▶ _TEXTE EXTRAIT_:
****************
De Taupont à Hanvec, de Californie à Menez Meur. La vie de Julien Prioux

Julien Prioux et la ruée vers l’or

Julien Prioux travaille dans les mines de la Yuba près de Downieville (Haute-Californie).
 
Le 24 janvier 1848, James Marshall découvre quelques pépites d’or dans les environs de Coloma (Haute-Californie). C’est le début du "California Gold Rush" qui va durer environ huit ans.
Dès 1849, la presse française relate largement cet événement et Julien Prioux en a sûrement connaissance. Il est très probable que ses mésaventures judiciaires l’incitent à changer de vie.
 
• Quand a-t-il embarqué pour la Californie ?
Un document successoral nous renseigne sur la date approximative de son départ au printemps 1850.
 
• De quel port est-il parti ?
Le port du Havre est un des plus importants points de départ mais peut-être est-il parti de Lorient, le plus proche de Taupont, ou d’un autre port breton.

• Quelle route a-t-il empruntée ?

Trois possibilités s’offrent aux migrants français :
– en bateau via le cap Horn : un long et ennuyeux voyage de 4 à 8 mois mais moins coûteux que les autres solutions ;
– en bateau jusqu’à la côte est américaine suivi d’une traversée de l’Amérique en chariot : aussi long que par le cap Horn mais peut-être moins ennuyeux ;
– en bateau jusqu’à l’isthme de Panama puis franchissement de celui-ci à l’aide de mules et de canoës jusqu’à la côte pacifique et de nouveau en bateau jusqu’à San Francisco : le plus rapide mais le plus cher.
****************
▶ _DONNÉES FOURNIES_:
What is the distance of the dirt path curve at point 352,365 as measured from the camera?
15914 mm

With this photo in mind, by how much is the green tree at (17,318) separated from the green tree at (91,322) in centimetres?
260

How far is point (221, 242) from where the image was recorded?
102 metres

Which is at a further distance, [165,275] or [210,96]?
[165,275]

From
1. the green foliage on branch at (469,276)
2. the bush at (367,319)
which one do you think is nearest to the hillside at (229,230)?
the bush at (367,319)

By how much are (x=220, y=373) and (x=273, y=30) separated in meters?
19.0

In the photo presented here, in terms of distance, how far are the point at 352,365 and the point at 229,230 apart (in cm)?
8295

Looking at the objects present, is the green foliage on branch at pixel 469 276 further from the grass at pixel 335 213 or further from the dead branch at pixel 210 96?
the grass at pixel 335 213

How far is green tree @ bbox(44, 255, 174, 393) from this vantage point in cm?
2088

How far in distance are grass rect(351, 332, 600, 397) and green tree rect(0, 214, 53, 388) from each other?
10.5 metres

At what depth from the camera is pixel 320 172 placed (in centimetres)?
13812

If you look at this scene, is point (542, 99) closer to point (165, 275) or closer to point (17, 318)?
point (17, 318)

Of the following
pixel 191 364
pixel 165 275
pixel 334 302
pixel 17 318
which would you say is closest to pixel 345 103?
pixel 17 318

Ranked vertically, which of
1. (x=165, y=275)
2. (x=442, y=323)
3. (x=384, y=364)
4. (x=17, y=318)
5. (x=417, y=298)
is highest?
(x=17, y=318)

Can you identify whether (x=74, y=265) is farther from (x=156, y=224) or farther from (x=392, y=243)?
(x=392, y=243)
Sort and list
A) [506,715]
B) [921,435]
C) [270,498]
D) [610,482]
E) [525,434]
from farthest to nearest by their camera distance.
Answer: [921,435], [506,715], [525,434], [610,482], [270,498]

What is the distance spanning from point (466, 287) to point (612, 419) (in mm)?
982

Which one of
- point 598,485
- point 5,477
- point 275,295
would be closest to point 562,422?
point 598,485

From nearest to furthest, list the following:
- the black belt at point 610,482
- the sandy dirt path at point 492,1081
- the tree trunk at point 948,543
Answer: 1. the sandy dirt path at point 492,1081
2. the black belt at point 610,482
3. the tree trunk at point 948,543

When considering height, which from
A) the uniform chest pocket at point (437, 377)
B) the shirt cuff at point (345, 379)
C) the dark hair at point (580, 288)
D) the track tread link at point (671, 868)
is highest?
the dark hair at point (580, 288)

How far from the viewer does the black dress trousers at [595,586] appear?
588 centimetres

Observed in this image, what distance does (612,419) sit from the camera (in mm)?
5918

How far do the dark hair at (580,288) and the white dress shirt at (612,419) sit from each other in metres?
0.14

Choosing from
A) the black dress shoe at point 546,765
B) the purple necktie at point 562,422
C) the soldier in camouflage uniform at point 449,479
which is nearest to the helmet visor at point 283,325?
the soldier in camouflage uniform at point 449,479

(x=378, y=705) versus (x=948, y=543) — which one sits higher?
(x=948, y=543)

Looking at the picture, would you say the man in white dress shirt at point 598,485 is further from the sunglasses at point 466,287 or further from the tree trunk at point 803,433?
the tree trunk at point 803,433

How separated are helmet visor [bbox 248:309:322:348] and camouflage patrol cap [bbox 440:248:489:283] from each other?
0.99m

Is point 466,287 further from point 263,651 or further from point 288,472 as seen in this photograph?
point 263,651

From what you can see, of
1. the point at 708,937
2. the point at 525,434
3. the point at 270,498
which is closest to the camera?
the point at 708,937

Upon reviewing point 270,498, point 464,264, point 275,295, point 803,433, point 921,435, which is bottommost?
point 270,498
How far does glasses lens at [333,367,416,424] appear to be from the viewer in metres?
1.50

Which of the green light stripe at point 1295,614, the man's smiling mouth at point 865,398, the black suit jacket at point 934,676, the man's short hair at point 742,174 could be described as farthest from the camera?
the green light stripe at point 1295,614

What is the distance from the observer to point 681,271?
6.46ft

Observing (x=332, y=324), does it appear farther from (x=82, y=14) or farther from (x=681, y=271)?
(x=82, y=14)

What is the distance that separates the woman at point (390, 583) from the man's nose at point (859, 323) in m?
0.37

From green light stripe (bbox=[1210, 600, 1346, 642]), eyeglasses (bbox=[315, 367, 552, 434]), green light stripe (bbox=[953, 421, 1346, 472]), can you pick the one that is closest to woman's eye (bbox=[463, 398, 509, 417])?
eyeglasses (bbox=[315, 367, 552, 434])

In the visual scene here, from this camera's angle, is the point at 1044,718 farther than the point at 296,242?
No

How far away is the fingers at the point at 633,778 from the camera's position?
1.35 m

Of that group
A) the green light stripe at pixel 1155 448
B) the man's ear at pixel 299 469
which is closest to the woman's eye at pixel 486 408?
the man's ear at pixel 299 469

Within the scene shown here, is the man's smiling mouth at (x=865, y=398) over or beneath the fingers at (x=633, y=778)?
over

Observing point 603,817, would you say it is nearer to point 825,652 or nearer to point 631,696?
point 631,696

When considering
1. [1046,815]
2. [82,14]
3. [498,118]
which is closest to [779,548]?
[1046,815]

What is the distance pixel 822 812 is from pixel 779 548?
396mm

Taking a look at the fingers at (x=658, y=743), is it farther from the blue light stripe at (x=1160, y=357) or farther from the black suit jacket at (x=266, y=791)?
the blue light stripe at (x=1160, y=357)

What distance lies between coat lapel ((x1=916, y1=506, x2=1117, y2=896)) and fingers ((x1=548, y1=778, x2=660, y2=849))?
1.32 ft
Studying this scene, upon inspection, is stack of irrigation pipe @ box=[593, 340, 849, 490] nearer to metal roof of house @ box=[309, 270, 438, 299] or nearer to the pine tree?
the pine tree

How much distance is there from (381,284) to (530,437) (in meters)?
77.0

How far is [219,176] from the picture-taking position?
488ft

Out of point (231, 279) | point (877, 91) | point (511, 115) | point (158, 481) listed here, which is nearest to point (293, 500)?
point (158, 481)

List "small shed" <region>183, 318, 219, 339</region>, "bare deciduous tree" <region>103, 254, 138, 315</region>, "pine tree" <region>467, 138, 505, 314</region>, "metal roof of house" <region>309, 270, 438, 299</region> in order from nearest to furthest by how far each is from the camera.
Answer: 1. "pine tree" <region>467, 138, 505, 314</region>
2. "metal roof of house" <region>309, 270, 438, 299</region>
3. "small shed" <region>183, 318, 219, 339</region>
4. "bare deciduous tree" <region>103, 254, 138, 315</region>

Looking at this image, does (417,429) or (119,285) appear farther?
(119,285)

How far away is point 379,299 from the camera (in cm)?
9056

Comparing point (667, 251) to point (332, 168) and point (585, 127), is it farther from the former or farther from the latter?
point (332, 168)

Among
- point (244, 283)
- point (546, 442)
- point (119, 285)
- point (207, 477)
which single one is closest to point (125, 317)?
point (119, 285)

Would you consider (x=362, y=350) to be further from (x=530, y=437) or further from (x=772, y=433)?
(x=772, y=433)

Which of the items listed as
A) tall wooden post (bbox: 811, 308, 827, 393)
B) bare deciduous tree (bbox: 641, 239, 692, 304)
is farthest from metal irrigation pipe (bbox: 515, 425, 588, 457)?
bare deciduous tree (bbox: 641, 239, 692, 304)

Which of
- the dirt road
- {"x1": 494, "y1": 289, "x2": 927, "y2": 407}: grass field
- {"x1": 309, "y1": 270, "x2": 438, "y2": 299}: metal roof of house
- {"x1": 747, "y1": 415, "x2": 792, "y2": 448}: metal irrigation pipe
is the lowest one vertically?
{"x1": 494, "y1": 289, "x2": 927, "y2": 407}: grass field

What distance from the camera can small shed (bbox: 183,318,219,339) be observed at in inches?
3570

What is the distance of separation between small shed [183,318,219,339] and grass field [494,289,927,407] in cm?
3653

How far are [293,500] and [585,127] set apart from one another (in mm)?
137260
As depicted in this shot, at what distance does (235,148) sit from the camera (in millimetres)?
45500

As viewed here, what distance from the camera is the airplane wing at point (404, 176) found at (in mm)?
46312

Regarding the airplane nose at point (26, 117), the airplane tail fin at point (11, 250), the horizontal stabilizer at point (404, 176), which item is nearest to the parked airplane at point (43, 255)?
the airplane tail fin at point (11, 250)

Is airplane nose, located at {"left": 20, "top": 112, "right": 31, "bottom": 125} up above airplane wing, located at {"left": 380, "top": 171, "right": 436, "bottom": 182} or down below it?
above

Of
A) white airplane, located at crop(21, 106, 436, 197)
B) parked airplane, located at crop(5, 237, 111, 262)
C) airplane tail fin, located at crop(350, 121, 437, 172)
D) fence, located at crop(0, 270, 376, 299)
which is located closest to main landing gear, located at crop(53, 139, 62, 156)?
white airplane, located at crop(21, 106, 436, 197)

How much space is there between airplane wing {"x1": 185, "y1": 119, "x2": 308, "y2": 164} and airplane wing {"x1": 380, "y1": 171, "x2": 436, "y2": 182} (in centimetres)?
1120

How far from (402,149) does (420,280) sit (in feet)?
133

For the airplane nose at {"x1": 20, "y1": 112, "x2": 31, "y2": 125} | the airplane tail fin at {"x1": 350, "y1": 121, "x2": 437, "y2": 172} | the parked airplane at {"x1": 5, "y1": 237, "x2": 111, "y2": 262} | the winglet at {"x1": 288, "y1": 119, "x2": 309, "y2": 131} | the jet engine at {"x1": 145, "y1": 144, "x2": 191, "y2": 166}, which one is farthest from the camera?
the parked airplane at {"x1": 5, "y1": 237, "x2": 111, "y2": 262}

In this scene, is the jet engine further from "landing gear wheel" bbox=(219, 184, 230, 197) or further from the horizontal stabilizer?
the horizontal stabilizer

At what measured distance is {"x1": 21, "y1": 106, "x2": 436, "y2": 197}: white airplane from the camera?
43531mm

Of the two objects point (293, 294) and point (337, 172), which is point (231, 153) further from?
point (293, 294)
****************
▶ _CONSIGNES_:
- a) Selon le texte sur Julien Prioux, à quelle date James Marshall a-t-il découvert des pépites d'or près de Coloma ?
- b) Rédigez la suite du texte sur Julien Prioux et la ruée vers l'or, à partir de sa dernière phrase.
Les lignes proviennent d'une autre source que le texte.

▶ _RÉPONSES PAR CONSIGNE_:
- a) Le 24 janvier 1848.

- b)
Les différents itinéraires de la ruée vers l’or.
Plan établi à partir d’un planisphère disponible chez d-maps

• Et combien de migrants bretons ?
Olivier Le Dour* estime à 13 500 le nombre d’émigrants Français en Californie dont 1 300 Bretons sur la période 1849-1855.

* Olivier LE DOUR et Grégoire LE CLECH, Les Bretons dans la ruée vers l’or de Californie, Éditions Les Portes du Large, Rennes, 2006.

• 1850

Un document successoral établi après le décès de Magdeleine Gicquel et daté du 9 mars 1853 nous informe que Julien Prioux est en Californie depuis environ trois ans.

À Monsieur le Président du tribunal civil de l’arrondissement de Ploërmel,
Rosalie Prioux, ménagère, demeurant et domiciliée au village de Créménan, Jean Pierre Carel, cultivateur et maire, demeurant et domicilié au village de Quelneuc, commune de Taupont, agissant comme tuteur datif de Marie Louise et Marie Anne Prioux, mineures et Me Edmond Julien Rialan, notaire à Ploërmel, nommé par jugement du tribunal de cet arrondissement, en date du 6 janvier dernier, enregistré, pour représenter Julien Prioux, résidant en Californie depuis environ trois ans, dans les comptes, partage et liquidation des successions de leur père et mère, lesdits Julien, [Marie Joseph], Rosalie, Marie Louise et Marie Anne Prioux, frère et sœurs germains [...]

Archives départementales du Morbihan, 6 E 9876, 9 mars 1853.

Un autre document, établi auprès du Consulat de France à San Francisco et transmis à Me Yves Marie Bourven, notaire à Pleyber-Christ, nous apprend aussi que Julien Prioux demeure en Californie.

Il travaille dans les mines de la Yuba près de Downieville, ville nouvelle tout juste créée en 1849.

Wikimedia Commons, Domaine public,
Yuba river watershed. US Geological Survey.
Wikimedia Commons, Domaine public,
Downieville By William Downie, Hunting for Gold, Ca 1850.

• 13/12/1852

Julien Prioux a trouvé de l’or !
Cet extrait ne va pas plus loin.